Document segment:
“I never allow myself to have an opinion on anything that I don’t know the other side’s argument better than they do.”— Charlie Munger
“We all are learning, modifying, or destroying ideas all the time. Rapid destruction of your ideas when the time is right is one of the most valuable qualities you can acquire. You must force yourself to consider arguments on the other side.”— Charlie Munger
“The ability to destroy your ideas rapidly instead of slowly when the occasion is right is one of the most valuable things. You have to work hard on it. Ask yourself what are the arguments on the other side. It’s bad to have an opinion you’re proud of if you can’t state the arguments for the other side better than your opponents. This is a great mental discipline.”— Charlie Munger
Three quotes from Munger is probably overkill, but I just couldn’t decide.
The valuations of some software companies are for me a good example of “the other side of an argument.” I want to understand how certain companies with large operating losses can be valued at multiples of revenues without, in my opinion, a clear path to profitability. I may or may not agree with the other side of the argument, but I should at least put in the effort to understand the other side’s point of view. Two recent IPOs (one completed and the other filed), both here in Utah, where I live, have given me that opportunity.

Stated task a:
Could you pull out, word for word, the lines of the listing from the line containing "From where the camera" through the end of the listing, leaving out the pictures?

Input records:

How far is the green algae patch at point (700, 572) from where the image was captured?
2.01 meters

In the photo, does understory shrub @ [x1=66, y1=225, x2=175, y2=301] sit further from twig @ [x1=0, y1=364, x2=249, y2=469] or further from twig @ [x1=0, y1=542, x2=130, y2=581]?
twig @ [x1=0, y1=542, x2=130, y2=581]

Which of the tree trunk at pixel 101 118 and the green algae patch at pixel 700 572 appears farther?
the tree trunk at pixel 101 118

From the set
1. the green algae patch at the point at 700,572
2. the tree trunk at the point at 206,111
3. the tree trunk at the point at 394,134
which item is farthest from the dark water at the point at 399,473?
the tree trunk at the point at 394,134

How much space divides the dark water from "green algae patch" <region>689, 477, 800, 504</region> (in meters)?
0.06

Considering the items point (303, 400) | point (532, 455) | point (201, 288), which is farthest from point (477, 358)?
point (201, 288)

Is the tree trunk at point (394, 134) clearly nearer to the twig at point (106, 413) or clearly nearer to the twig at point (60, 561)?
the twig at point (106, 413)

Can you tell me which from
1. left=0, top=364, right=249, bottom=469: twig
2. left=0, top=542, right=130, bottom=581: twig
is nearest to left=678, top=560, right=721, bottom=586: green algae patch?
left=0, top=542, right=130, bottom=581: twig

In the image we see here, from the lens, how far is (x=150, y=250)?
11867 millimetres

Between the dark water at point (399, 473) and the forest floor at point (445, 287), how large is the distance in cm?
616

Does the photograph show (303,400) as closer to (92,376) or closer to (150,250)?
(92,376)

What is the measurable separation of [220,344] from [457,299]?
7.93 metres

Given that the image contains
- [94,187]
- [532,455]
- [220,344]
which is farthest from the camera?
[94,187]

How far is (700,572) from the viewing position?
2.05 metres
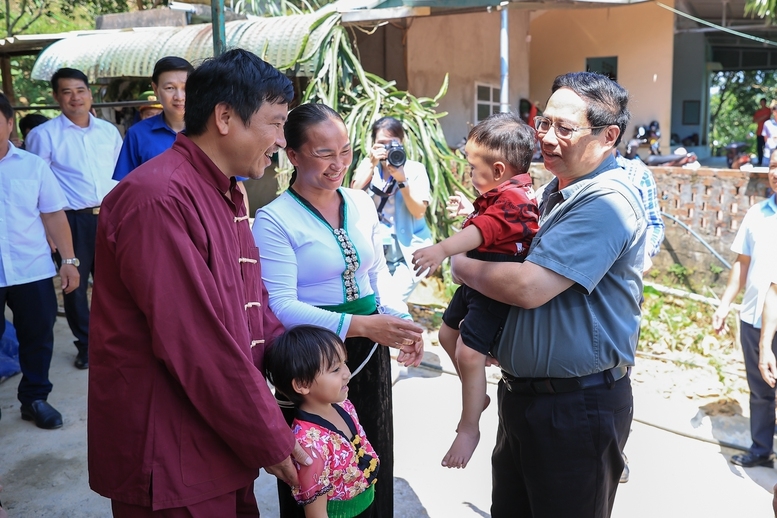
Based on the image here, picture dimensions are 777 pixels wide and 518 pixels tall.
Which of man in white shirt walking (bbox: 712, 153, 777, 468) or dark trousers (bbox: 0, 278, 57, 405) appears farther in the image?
dark trousers (bbox: 0, 278, 57, 405)

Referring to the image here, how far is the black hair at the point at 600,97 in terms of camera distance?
6.13 feet

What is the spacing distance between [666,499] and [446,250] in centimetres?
199

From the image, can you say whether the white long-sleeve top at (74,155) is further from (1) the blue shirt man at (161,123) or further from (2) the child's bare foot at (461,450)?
(2) the child's bare foot at (461,450)

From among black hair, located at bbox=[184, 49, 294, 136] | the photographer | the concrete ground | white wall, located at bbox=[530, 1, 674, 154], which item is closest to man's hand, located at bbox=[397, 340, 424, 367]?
black hair, located at bbox=[184, 49, 294, 136]

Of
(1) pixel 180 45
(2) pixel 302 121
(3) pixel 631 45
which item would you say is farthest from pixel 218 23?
(3) pixel 631 45

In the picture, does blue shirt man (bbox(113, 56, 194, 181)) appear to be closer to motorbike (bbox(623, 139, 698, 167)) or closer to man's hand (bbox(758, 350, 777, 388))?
man's hand (bbox(758, 350, 777, 388))

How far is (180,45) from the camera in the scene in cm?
738

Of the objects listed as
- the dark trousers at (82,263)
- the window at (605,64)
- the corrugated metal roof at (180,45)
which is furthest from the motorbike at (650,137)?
the dark trousers at (82,263)

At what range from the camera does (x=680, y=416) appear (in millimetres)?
4203

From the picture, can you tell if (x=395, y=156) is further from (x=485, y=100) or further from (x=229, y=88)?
(x=485, y=100)

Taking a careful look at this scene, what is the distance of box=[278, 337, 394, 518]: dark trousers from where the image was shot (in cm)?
236

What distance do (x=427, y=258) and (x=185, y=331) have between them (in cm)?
80

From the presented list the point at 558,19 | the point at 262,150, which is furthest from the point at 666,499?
the point at 558,19

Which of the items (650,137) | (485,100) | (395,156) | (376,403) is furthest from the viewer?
(650,137)
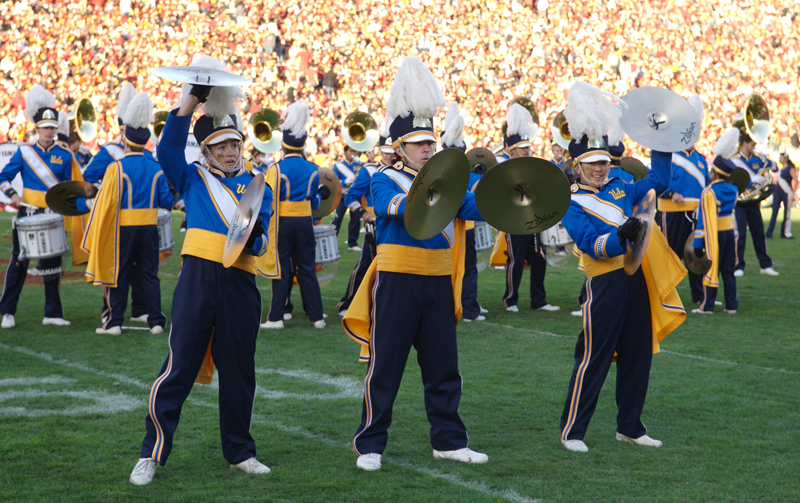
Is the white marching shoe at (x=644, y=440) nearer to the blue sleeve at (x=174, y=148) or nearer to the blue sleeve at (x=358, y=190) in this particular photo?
the blue sleeve at (x=174, y=148)

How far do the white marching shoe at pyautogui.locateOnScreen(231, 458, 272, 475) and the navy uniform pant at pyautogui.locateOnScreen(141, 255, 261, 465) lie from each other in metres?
0.03

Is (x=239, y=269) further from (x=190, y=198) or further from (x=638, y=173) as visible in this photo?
(x=638, y=173)

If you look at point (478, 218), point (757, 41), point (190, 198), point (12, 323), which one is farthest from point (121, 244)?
point (757, 41)

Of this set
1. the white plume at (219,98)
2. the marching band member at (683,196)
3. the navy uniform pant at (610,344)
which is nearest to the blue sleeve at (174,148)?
the white plume at (219,98)

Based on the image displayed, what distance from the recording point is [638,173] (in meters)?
9.83

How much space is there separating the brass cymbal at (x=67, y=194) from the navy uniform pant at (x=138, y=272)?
0.44 meters

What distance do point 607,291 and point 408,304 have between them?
100 cm

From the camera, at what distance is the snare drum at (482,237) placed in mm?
8967

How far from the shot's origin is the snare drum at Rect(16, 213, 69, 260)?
7.42 m

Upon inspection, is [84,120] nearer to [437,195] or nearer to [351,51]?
[437,195]

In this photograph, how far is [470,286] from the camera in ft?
27.8

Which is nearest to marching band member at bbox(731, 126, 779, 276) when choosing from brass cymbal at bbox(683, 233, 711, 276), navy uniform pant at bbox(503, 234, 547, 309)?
brass cymbal at bbox(683, 233, 711, 276)

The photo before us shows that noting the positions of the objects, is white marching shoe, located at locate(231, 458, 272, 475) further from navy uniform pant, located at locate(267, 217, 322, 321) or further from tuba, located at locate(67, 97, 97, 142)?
tuba, located at locate(67, 97, 97, 142)

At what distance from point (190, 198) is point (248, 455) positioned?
1.20m
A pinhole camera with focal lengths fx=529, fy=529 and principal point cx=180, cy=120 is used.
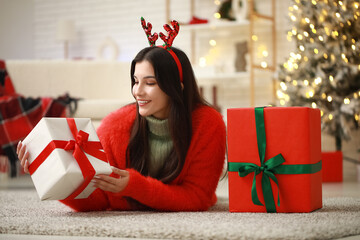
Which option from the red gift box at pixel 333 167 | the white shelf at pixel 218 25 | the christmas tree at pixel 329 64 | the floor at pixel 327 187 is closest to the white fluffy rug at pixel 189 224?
the floor at pixel 327 187

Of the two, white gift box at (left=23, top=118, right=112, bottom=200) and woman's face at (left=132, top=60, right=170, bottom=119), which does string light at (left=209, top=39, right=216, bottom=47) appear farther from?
white gift box at (left=23, top=118, right=112, bottom=200)

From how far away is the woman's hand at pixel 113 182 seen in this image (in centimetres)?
145

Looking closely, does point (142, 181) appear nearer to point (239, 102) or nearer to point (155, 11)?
point (239, 102)

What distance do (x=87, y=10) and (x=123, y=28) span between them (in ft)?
1.57

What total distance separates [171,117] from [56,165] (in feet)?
1.41

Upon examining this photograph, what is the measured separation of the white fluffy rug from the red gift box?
140cm

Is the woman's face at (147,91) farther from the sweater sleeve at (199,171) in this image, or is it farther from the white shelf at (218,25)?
the white shelf at (218,25)

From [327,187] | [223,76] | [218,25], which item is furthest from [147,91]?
[218,25]

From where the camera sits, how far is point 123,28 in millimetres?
5195

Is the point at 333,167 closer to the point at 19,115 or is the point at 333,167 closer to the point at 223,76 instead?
the point at 223,76

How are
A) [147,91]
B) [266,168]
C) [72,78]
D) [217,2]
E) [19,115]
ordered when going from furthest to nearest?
[217,2] → [72,78] → [19,115] → [147,91] → [266,168]

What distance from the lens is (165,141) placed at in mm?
1735

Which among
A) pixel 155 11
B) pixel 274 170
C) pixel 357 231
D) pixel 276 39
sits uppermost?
pixel 155 11

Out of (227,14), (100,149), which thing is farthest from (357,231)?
(227,14)
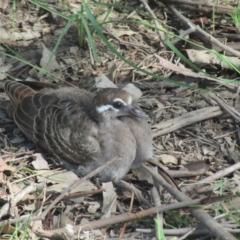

Stated task b:
Can you carry on the piece about Munger's advice and software company valuations from where it stops?

Exercise result a:
From where the camera sits, how far is point 123,28 in millimetres?
5195

Is the point at 333,167 closer to the point at 19,115 or is the point at 333,167 closer to the point at 223,76 instead?
the point at 223,76

How are
A) [147,91]
B) [266,168]
C) [72,78]
D) [217,2]
E) [19,115]
ordered when going from furthest to nearest?
[217,2] → [72,78] → [19,115] → [147,91] → [266,168]

What distance from the lens is (165,141) placed at in mm?
1735

Which among
A) pixel 155 11
B) pixel 274 170
C) pixel 357 231
D) pixel 276 39
sits uppermost?
pixel 155 11

Out of (227,14), (100,149), which thing is farthest from (357,231)?
(227,14)

Exercise result b:
John and I both like simple ideas, me even more so. I get lost when it gets too complicated. While reading about these software companies, I continue to have a recurring thought: Good business sell their products for a profit. Said differently, good businesses are profitable. I am not sure we can boil down Business 101 any further.
However, let’s take the argument from the other side.
Domo, as a quick introduction, does business intelligence software. It’s sort of a black box in terms of what it actually does, but the best most people can describe is that it provides well-designed “dashboard” to monitor your business on a up to the minute basis. Pluralsight is an educational software company that allows users, mostly enterprises, to learn technology skills through online training.
Let’s compare briefly the difference between profitability at Wal-Mart and Domo/Pluralsight.
If you take a company like Wal-Mart in 1972, it showed a GAAP profit. Although it was investing in its business and growing its sales, the reason it was GAAP profitable was because its investments were capitalized. These investments were new buildings. Because GAAP allows for capitalization of an expense like a new building, Wal-Mart was able to only count a portion of the total cost the new building as an expense in its 1972 Income Statement. For commercial buildings, this is 39 years, so only 1/39 of the cost of a new building built in 1972 counted as an expense. Since the building is going to be standing for the foreseeable future, accounting practice allow you to treat it as a long-term asset and “assume” it will last the next roughly 40 years. Wal-Mart still needed capital, which is gained through the debt markets, for its new buildings and inventory, but these capital requirements were not massive, which is important distinction I will discuss below.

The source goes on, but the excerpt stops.